As you enjoy the warm summer weather, take some simple steps to protect yourself from heat-related illness, sunburn and other common health issues of the season. Staying well-hydrated is key to avoiding potentially dangerous problems that come from becoming overheated, says Jeffrey Rabrich, DO, Medical Director of Emergency Medicine at Montefiore Nyack Hospital. “It’s important to stop heat-related illness before it progresses to heat stroke, which can be life-threatening,” he says.
Heat-related illness is most dangerous for very young children and older adults. Even young and healthy people can be affected if they participate in strenuous physical activity in the heat. “With heat-related illness, the thing to watch out for is the heat index, which measures the combination of heat and humidity,” Dr. Rabrich says. “The higher the heat index, the hotter the weather feels, since sweat doesn’t quickly evaporate and cool the skin when it’s humid.”
Heat-related illness can start with heat exhaustion, which can cause muscle cramps, feeling lightheaded, nauseous, headaches, and a general sense of fatigue. “If you feel any of these signs, go inside to an air-conditioned environment if you can, or at least get out of the sun into the shade,” Dr. Rabrich says.
Drink Plenty of Water
Drinking plenty of fluids will help you stay hydrated in the heat, and ward off heat-related illness. Water is the best beverage for hot weather—it’s not necessary to consume sports drinks, he says. When it’s hot outside, don’t wait until you’re thirsty to drink, Dr. Rabrich advises. Avoid alcoholic drinks in the heat – they can cause you to lose more fluid, and can impair your judgment about how hot or thirsty you are.
The best way to monitor if you’re hydrated enough is to monitor the color of your urine. “The lighter it is, the more hydrated you are,” Dr. Rabrich says. “If your urine is dark yellow, it means you need to be drinking more water. It should be almost clear.”

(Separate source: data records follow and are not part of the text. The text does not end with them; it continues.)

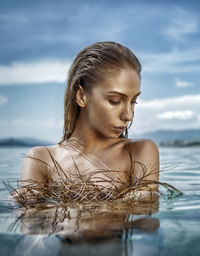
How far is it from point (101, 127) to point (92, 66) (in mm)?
432

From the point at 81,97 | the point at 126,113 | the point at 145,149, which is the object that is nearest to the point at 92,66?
the point at 81,97

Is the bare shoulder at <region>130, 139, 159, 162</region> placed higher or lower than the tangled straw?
higher

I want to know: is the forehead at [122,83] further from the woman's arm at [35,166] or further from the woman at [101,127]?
the woman's arm at [35,166]

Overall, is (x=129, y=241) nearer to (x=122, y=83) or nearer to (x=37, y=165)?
(x=122, y=83)

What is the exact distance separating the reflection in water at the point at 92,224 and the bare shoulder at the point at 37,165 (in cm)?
60

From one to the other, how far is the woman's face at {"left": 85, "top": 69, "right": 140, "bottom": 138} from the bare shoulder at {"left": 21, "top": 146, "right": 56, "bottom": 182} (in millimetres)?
514

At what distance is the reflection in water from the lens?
1.40 metres

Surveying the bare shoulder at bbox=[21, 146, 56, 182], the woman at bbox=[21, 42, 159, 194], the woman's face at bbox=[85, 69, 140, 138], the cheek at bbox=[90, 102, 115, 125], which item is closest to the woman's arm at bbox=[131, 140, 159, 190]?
the woman at bbox=[21, 42, 159, 194]

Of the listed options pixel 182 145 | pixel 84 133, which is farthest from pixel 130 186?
pixel 182 145

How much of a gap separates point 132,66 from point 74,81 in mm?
438

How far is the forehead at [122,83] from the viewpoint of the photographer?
249 centimetres

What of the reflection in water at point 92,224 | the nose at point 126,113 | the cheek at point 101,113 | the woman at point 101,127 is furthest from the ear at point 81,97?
the reflection in water at point 92,224

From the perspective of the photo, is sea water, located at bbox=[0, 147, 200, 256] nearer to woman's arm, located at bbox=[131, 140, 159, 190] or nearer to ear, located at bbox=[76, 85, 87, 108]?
woman's arm, located at bbox=[131, 140, 159, 190]

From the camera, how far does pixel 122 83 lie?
2506 millimetres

Other ways to prevent heat-related illness include wearing loose, light-colored, lightweight clothing and a hat; and avoiding the outdoors during the hottest part of the day, from 11 a.m. to 3 p.m.
Young children have a low tolerance for spending time in the heat, Dr. Rabrich notes. “They may not be able to tell you they’re thirsty and need to drink, so make sure they are getting plenty of water and are wearing light-colored, loose-fitting clothing, and don’t let them stay in the sun for long periods.” To avoid burns, keep kids away from metal playground equipment that’s been baking in the sun, he adds.
The most severe form of heat-related illness is heat stroke, when body temperature becomes dangerously high. A person’s skin may become very hot and dry. This is a medical emergency, Dr. Rabrich says. A person must be cooled immediately or they can suffer brain or organ damage. If you are caring for someone with a heat-related illness, seek immediate medical attention if symptoms don’t improve or if the person still has a temperature of 102 after 30 minutes of treatment; the person goes into shock, faints or has seizures; or stops breathing.
In addition to causing heat-related illness, spending too much time in the sun can lead to a sunburn. This can damage the skin and increase the risk of skin cancer. To protect your skin from the sun, stay in the shade as much as possible, especially during midday hours. Wear a hat with a wide brim to shade your face, head, ears and neck, and wraparound sunglasses.
The American Academy of Dermatology recommends choosing a sunscreen that is labeled “broad spectrum,” meaning that it can protect your skin from both types of harmful ultraviolet rays – UVA and UVB. Select a sunscreen with an SPF rating of 30 or higher. Water-resistant sunscreen will stay on wet or sweaty skin longer—but you still need to reapply at least every two hours, and each time you get out of the water or perspire heavily.
Other Common Summer Health Issues
Lyme Disease. Tick-borne illnesses including Lyme disease are on the rise. When hiking, stay on the trails, Dr. Rabrich says. “Be covered as much as possible, with long pants, and use tick repellent,” he says. “When you’re done with your outdoor activity, check yourself for ticks, or have someone else do it.” Because a tick must be embedded in the skin for at least 24 hours to transmit a tick-borne illness, if you remove it before then, you’re not at risk, he says. Also check your pets who have been outside.
Food Poisoning. Food left outside can go bad quickly, especially if it contains mayonnaise, such as potato or macaroni salad. Warmer temperatures cause foodborne bacteria to grow. Don’t eat food that’s been left out for several hours, Dr. Rabrich cautions.
Sprains and Strains. People who have been inactive during the cooler weather may overdo it once they start summer exercise, such as basketball or tennis. “My advice is if you’ve been inactive, increase your activity gradually,” Dr. Rabrich says. “Your muscles and joints will thank you.”